=== Exercise material ===
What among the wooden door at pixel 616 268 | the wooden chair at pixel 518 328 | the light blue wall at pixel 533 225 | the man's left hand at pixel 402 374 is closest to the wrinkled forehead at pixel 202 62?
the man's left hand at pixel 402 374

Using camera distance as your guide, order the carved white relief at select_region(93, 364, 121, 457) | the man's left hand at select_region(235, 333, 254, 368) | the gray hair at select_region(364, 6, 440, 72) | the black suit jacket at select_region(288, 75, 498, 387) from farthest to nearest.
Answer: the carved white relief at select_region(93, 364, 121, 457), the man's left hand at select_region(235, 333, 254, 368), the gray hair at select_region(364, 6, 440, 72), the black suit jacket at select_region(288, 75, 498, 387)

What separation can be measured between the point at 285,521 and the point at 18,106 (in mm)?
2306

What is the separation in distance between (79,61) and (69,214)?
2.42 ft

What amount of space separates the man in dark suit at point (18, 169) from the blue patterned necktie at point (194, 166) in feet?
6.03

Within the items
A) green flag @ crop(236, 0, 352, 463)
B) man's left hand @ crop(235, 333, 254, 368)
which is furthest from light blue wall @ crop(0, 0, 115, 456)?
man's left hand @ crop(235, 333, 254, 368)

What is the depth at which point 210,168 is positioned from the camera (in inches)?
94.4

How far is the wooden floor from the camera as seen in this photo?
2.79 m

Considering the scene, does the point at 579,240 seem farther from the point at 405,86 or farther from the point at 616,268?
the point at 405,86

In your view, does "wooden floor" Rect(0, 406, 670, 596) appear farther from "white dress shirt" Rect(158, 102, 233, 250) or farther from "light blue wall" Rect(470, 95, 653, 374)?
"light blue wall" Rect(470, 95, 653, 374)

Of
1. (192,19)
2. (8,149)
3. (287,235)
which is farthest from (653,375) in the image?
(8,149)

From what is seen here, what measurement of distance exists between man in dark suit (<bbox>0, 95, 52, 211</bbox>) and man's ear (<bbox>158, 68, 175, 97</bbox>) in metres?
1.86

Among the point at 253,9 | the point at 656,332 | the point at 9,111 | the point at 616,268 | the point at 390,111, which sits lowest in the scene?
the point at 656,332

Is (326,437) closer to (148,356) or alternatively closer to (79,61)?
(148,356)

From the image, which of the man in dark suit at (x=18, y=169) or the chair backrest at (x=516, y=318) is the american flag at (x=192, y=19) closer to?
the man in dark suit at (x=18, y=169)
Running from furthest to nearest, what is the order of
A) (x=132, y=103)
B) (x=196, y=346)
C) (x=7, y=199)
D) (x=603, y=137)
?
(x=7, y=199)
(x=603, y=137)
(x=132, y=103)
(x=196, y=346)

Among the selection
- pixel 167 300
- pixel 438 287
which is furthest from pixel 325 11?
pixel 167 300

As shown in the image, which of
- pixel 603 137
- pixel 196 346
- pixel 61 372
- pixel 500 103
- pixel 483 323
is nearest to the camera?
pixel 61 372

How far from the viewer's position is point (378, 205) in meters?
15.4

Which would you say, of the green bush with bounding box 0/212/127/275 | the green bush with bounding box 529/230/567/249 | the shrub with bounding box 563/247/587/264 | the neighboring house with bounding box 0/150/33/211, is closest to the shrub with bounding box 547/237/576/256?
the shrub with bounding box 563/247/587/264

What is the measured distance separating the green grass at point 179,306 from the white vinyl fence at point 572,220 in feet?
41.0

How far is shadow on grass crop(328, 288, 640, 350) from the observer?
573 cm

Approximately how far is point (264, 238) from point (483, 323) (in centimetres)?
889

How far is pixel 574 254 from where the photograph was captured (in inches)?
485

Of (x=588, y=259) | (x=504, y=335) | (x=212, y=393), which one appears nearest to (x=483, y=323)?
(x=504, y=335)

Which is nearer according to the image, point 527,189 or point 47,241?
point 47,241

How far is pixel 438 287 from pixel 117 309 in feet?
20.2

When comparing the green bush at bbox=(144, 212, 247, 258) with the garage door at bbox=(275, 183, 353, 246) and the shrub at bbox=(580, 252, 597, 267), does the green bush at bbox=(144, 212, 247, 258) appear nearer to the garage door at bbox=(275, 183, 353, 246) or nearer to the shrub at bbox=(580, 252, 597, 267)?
===
=== Exercise material ===
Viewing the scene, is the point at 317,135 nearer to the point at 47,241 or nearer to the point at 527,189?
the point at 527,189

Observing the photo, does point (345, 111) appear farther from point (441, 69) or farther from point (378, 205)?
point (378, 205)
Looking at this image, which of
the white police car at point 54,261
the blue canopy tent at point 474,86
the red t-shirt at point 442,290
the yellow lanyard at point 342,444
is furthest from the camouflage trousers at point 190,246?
===
Requirement.
Retype everything in the listing above from the line containing "Observing the photo, does" down to the line containing "is furthest from the", both lines included, character for character.

Task response.
Observing the photo, does point (345, 111) appear farther from point (441, 69) or farther from point (378, 205)?
point (378, 205)
Looking at this image, which of
the white police car at point 54,261
the blue canopy tent at point 474,86
the red t-shirt at point 442,290
the yellow lanyard at point 342,444
is furthest from the camouflage trousers at point 190,246?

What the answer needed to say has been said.